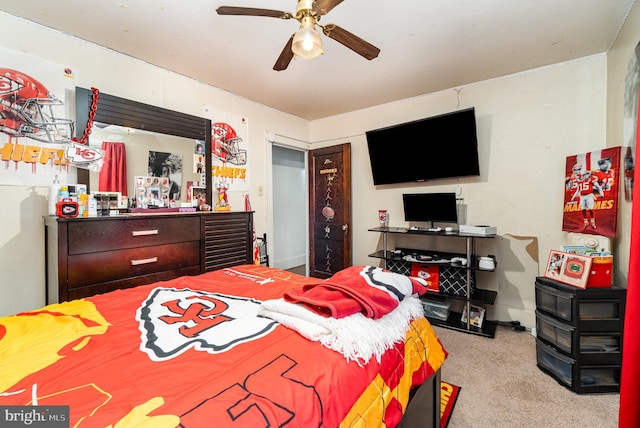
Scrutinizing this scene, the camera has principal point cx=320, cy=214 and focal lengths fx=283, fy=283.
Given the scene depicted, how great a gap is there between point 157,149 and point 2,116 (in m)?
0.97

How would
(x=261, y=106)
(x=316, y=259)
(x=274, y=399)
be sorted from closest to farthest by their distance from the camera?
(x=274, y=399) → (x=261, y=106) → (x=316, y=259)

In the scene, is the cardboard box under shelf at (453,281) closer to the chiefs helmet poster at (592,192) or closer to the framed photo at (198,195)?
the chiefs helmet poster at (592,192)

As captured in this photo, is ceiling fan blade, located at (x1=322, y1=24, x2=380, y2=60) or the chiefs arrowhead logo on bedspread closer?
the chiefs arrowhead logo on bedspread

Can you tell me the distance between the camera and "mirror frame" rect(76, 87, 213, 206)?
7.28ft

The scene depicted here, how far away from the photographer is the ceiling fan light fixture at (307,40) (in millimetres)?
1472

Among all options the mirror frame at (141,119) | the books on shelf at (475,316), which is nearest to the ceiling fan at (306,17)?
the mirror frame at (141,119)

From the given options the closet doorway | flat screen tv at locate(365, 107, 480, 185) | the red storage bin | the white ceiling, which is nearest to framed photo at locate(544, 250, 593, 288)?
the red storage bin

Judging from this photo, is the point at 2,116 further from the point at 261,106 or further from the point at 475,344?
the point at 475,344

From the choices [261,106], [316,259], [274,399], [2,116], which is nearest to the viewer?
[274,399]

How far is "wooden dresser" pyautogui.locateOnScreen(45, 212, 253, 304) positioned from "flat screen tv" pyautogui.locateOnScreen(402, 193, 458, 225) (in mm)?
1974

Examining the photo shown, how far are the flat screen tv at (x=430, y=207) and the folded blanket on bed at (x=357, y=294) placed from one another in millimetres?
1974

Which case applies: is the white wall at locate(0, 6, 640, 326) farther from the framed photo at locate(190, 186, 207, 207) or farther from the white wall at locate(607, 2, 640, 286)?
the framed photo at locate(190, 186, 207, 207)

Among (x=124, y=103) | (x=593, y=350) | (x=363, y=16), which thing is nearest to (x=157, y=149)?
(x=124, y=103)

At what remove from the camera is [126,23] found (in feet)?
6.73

★ ★ ★ ★ ★ ★ ★

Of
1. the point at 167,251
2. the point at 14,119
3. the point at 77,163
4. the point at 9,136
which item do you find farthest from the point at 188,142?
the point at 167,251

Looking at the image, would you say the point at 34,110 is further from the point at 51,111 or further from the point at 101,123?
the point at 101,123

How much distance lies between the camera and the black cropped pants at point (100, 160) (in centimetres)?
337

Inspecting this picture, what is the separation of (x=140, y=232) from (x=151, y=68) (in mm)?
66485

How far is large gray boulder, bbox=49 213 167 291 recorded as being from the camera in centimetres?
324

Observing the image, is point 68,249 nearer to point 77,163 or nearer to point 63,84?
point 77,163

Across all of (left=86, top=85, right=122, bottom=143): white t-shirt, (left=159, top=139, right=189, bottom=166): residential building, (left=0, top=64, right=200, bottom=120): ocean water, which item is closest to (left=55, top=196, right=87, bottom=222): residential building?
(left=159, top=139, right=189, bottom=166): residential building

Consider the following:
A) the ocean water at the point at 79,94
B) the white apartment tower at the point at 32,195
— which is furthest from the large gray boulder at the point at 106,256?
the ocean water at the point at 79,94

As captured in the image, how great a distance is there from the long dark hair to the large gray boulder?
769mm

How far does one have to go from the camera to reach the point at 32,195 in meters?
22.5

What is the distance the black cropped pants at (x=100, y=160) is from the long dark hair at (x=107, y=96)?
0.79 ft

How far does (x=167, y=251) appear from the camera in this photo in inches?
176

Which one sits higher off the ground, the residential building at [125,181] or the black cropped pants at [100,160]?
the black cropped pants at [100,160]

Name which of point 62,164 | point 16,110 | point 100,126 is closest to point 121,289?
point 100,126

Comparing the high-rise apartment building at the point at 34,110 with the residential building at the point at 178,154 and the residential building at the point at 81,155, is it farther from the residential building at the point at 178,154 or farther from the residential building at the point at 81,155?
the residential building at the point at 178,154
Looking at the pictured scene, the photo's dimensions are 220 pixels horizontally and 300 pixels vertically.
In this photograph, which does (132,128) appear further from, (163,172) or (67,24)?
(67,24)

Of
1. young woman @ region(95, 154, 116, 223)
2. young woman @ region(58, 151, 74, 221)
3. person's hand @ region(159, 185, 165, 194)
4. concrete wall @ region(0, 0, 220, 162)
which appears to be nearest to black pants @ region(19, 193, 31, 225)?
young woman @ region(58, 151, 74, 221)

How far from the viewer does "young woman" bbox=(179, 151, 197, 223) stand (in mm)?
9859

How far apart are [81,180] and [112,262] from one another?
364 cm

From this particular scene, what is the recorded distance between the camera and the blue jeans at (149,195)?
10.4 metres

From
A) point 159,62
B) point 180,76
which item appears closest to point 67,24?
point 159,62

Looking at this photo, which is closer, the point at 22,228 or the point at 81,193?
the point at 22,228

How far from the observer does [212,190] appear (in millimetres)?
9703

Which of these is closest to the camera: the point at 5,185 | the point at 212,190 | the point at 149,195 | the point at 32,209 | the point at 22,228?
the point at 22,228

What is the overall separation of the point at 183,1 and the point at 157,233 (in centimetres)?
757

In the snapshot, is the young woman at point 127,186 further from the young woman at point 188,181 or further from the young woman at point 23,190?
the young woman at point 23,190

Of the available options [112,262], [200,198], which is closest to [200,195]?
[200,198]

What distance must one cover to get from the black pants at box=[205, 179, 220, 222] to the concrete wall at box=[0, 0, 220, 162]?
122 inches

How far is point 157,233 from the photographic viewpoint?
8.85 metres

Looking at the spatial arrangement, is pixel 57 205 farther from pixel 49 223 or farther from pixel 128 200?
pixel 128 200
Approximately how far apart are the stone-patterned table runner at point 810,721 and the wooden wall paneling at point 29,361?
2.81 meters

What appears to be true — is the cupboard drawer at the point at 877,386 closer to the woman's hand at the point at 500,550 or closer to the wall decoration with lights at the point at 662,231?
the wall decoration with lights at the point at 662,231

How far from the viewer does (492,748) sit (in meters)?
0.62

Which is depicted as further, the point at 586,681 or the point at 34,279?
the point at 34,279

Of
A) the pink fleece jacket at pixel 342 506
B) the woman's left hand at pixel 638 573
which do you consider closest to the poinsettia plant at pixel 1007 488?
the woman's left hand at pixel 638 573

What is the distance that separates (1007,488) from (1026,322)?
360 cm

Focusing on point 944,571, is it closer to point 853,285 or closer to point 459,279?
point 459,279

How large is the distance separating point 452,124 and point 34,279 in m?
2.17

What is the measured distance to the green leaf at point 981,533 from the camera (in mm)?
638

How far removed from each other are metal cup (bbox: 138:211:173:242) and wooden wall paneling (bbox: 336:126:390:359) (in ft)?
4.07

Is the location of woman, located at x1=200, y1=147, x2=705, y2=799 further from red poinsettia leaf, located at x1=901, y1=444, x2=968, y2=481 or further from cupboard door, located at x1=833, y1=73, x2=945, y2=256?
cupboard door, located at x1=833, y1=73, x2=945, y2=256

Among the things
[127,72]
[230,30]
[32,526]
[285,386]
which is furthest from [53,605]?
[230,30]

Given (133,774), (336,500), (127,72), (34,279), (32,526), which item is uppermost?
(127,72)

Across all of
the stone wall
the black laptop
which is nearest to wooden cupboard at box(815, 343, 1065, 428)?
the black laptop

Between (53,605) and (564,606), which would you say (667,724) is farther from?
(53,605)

★ ★ ★ ★ ★ ★ ★

Instructions for the task
Pull out every line in the entries above that contains the word "gray", matching case exactly.

Task response
How far is large gray boulder, bbox=49 213 167 291 recorded as being from the camera in centimetres?
— which is furthest from the large gray boulder at the point at 106,256?
As captured in the image, how great a distance is there from the long dark hair to the large gray boulder?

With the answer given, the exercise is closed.